Investors believe Pakistan could follow Sri Lanka into default, as it battles surging commodity prices and tighter credit conditions. The country’s debt has been among the worst performing of emerging economies this year.
Need to know: business
Some US businesses are angry at the “significant new tax increases and unprecedented government price controls” contained in Biden’s new tax and climate package. On the other hand, Denmark’s Vesta, the world’s largest turbine manufacturer, hailed the new US clean energy subsidies as a game-changer. The package does however fall short of the new OECD standard for a minimum corporate tax rate of 15 per cent: here’s our explainer.
Analysts have warned investors not to get too carried away with the recent rebound in Big Tech stocks, arguing that earnings downgrades could be on the way this year and next.
Hong-Kong based Lenovo, the world’s largest PC maker, reported the slowest growth in eight quarters, highlighting waning consumer demand for electronic goods. Western companies are ignoring the risk of using Chinese technology in the “internet of things”, according to an industry expert. Taiwanese security officials are trying to force Apple supplier Foxconn to ditch its stake in a Chinese chip company.
Robinhood, the retail broking platform that reached dizzy heights during the pandemic, is suffering from a huge “post-Covid hangover” as active users quit. Not just any hangover, mind. As one analyst puts it: It has “woken up in a hotel in Las Vegas, and there is a Bengal tiger in the bathroom”.

What to work on - Continue the business news roundup from its last sentence, in the same style.

Dataset extract -
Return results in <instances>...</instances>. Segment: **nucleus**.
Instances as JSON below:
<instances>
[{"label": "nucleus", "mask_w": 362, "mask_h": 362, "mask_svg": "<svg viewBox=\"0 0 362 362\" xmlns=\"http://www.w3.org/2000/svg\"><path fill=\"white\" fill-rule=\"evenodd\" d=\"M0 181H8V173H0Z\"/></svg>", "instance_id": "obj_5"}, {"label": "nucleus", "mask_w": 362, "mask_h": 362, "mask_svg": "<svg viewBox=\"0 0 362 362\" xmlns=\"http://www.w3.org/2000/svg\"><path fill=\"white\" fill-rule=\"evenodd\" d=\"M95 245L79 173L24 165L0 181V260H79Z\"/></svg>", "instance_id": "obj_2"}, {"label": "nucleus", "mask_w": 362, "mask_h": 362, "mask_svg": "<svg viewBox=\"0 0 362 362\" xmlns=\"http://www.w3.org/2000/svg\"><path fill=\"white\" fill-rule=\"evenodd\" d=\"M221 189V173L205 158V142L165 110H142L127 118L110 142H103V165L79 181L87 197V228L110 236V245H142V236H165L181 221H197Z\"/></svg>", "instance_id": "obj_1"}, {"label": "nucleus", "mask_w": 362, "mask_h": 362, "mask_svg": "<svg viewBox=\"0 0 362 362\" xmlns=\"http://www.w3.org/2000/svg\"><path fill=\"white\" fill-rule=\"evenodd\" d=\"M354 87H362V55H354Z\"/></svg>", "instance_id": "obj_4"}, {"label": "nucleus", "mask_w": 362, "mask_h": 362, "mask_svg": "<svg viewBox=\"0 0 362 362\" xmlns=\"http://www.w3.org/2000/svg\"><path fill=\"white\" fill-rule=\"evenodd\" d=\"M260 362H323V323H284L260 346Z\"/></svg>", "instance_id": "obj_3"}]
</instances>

Expected answer -
Asia-focused insurer Prudential said Beijing’s zero-Covid policy had contributed to a 31 per cent fall in new business profits in its Hong Kong division in the first half of the year.
US IPO fundraising has dropped 95 per cent compared with this time last year because of falling valuations, economic uncertainty and market turmoil. The situation is reversed in China, where companies have been rushing to raise money before things get too difficult.
Venture capital fundraising has similar problems. US totals hit a record high last year, but the good times are now over, explains west coast editor Richard Waters in our Behind the Money podcast.
Hotel group IHG raised its dividend, launched a $500mn share buyback and reported profits back above pre-pandemic levels as travel demand rebounded. Hyatt too reported increased revenues, with the widely-used metric of revenue per available room (excluding China) back above pre-pandemic norms.
Cathay Pacific was also confident of a lift in demand, even as it reported a $637mn first-half loss. Hong Kong’s flagship carrier operated at 11 per cent of pre-pandemic passenger capacity and 56 per cent of cargo traffic as of June. Tui, Europe’s largest tour operator, said flight disruption had cost it €75mn in the third quarter, pushing it into a loss of €27mn.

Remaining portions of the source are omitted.